WEST PALM BEACH, Fla. – A Florida woman accused of using aliases to adopt 11 New York children received as much as $2 million in child welfare payments even as she starved, bound and abused them, police said Tuesday.
Investigators initially believed Judith Leekin, 62, had adopted nine children, but authorities in New York said Tuesday that Leekin adopted 11 children in all from New York City's foster care system between 1993 and 1996.
Authorities believe Leekin held the adopted children like prisoners in her Port St. Lucie home, often handcuffing them together and forcing them to soil themselves because they weren't allowed to use the bathroom.
"It's abhorrent," said John B. Mattingly, commissioner of the New York City Administration for Children's Services.
Leekin remained jailed in lieu of $4.5 million bail on 11 charges, including counts of aggravated child abuse, false identification and witness tampering, as well as four counts of aggravated abuse of a disabled adult.
Leekin's lawyer said his client denies the allegations.
"She indicated that she loved these children, that she took care of them," Mario Garcia said. "She nurtured them and fed them."
According to the children's services administration, Leekin used aliases to fraudulently adopt the children and had been receiving welfare payments at different addresses and bank accounts until her arrest in July.
Florida authorities said they located a 19-year-old man Monday who was among the 11 adopted by Leekin but had left the home two years ago.
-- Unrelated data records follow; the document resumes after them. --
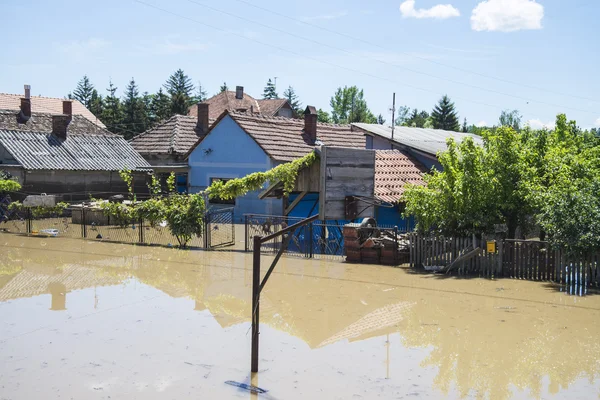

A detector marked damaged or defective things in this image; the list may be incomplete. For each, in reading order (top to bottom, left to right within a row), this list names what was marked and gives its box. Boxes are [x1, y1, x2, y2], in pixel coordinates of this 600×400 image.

house with damaged roof [0, 87, 152, 200]
house with damaged roof [130, 85, 294, 191]
house with damaged roof [188, 104, 426, 227]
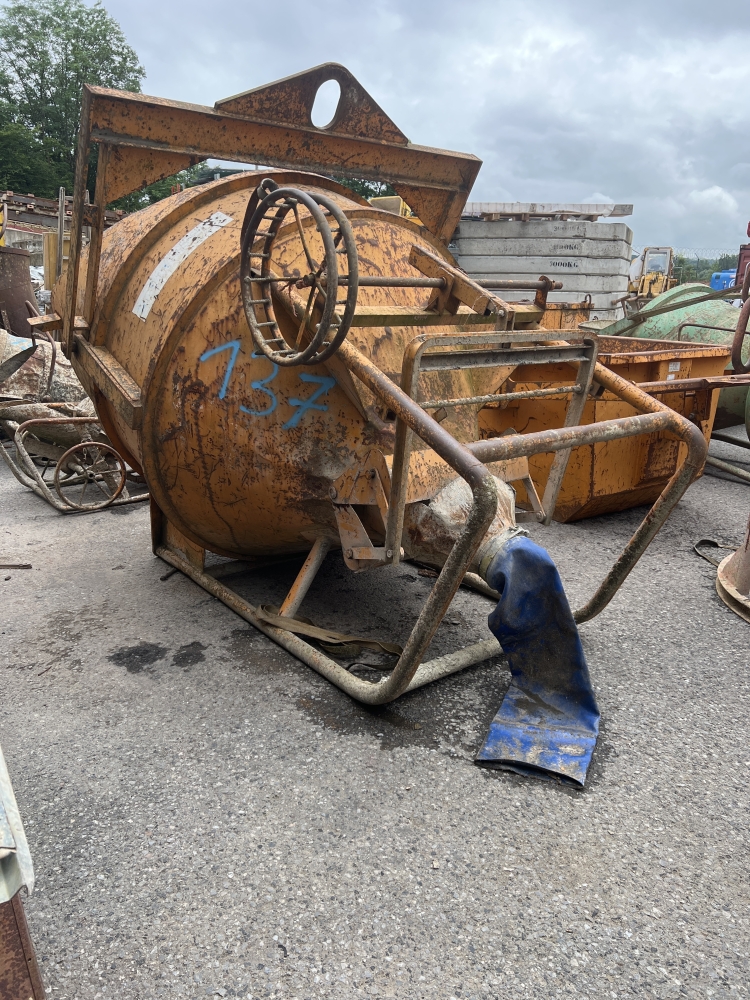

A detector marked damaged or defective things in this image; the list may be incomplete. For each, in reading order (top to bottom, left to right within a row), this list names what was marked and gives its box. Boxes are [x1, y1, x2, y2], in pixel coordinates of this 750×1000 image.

rusty skip container [478, 338, 732, 524]
cracked concrete surface [0, 440, 748, 1000]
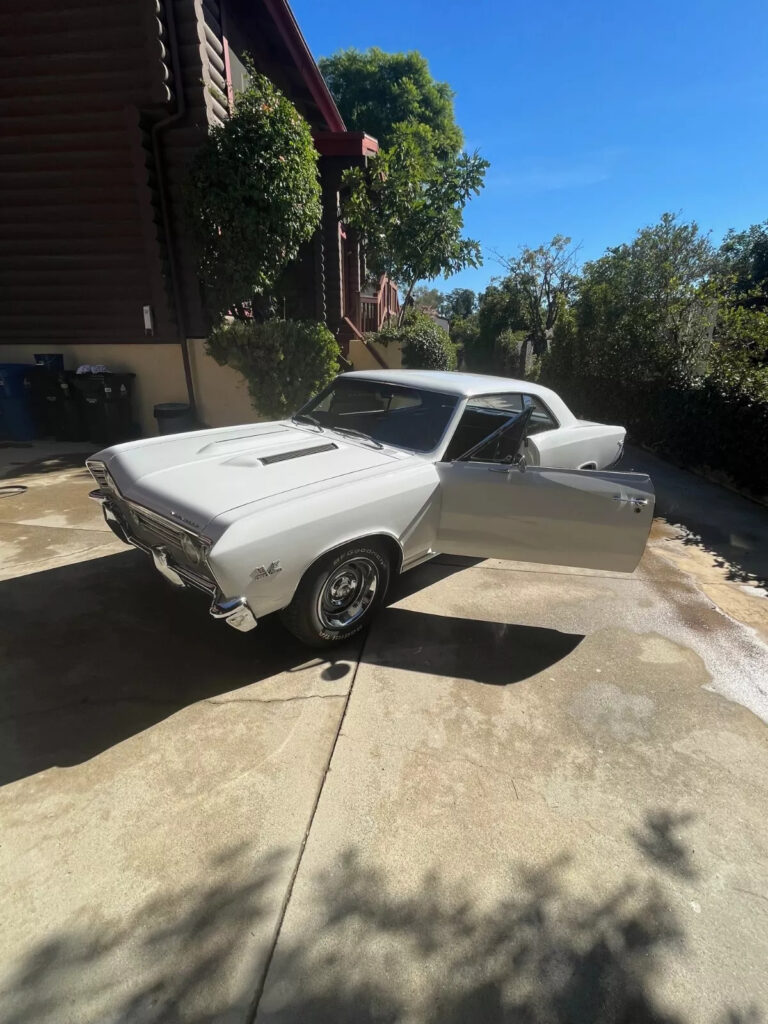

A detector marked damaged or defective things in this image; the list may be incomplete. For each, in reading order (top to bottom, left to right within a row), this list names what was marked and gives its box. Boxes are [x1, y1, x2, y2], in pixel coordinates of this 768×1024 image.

cracked concrete [1, 442, 768, 1024]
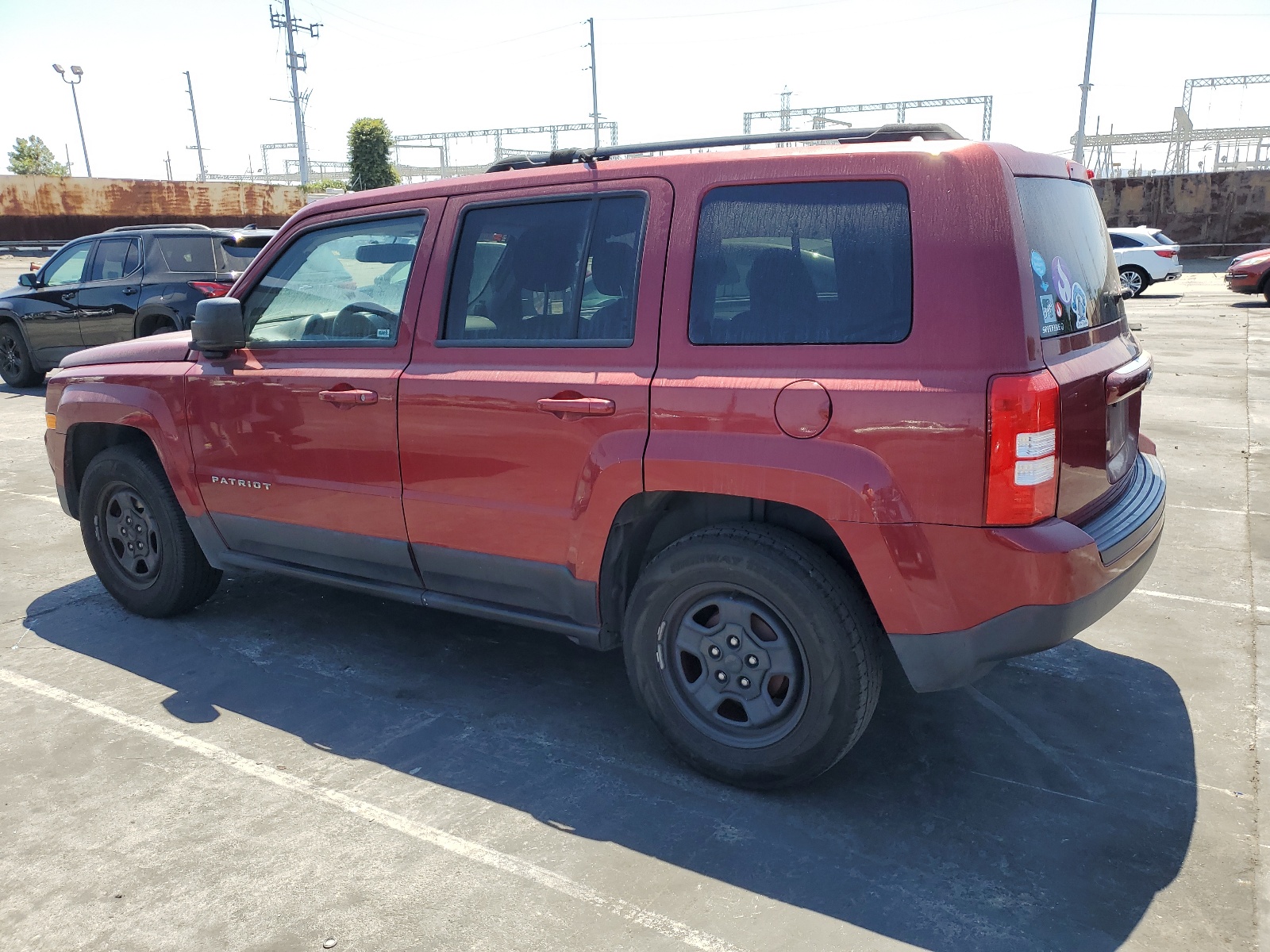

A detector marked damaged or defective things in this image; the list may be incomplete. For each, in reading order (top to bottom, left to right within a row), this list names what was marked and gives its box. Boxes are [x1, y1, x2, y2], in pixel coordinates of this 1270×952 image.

rusty wall [0, 175, 306, 241]
rusty wall [1092, 169, 1270, 255]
Police say Leekin was still collecting payments from the New York agency for his care.
"He had similar stories, similar scars and marks on his body from his wrists to his ankles where he alleges he was also handcuffed and tied to other people," Port St. Lucie Police spokesman Robert Vega said Tuesday.
Authorities were still trying to locate an 18-year-old whom Leekin adopted from New York, Vega said.
Police believe Leekin received as much as $2 million over the years from the New York child welfare agency, he said.
Parents who adopt special needs children in New York City can get as much as $55 a day until the child turns 21.
"We are working with law enforcement to provide them with all available records to aid in the investigation," Mattingly said. "We are also doing everything possible to see how this individual was apparently able to adopt children using multiple false identities."
The children's services administration noted that it began fingerprinting adults who adopted children out of foster care in 1999 — after Leekin's adoptions were processed. The agency is searching its records from all adoption agencies to root out any other fraudulent adoption cases, Mattingly said.
The case came to light July 4 when an 18-year-old woman was found wandering in a grocery store in St. Petersburg, about 200 miles away from Leekin's home. The woman told police Leekin had adopted her 13 years ago and abandoned her at the store that day.
Investigators found eight other children and handicapped adults, ranging in age from 15 to 27, in Leekin's home. All had scars on their wrists, and some had burns.
None appeared to have more than a fourth-grade education, not even the adults in their 20s. They told authorities they had never seen a doctor or a dentist and all were near starvation, police said.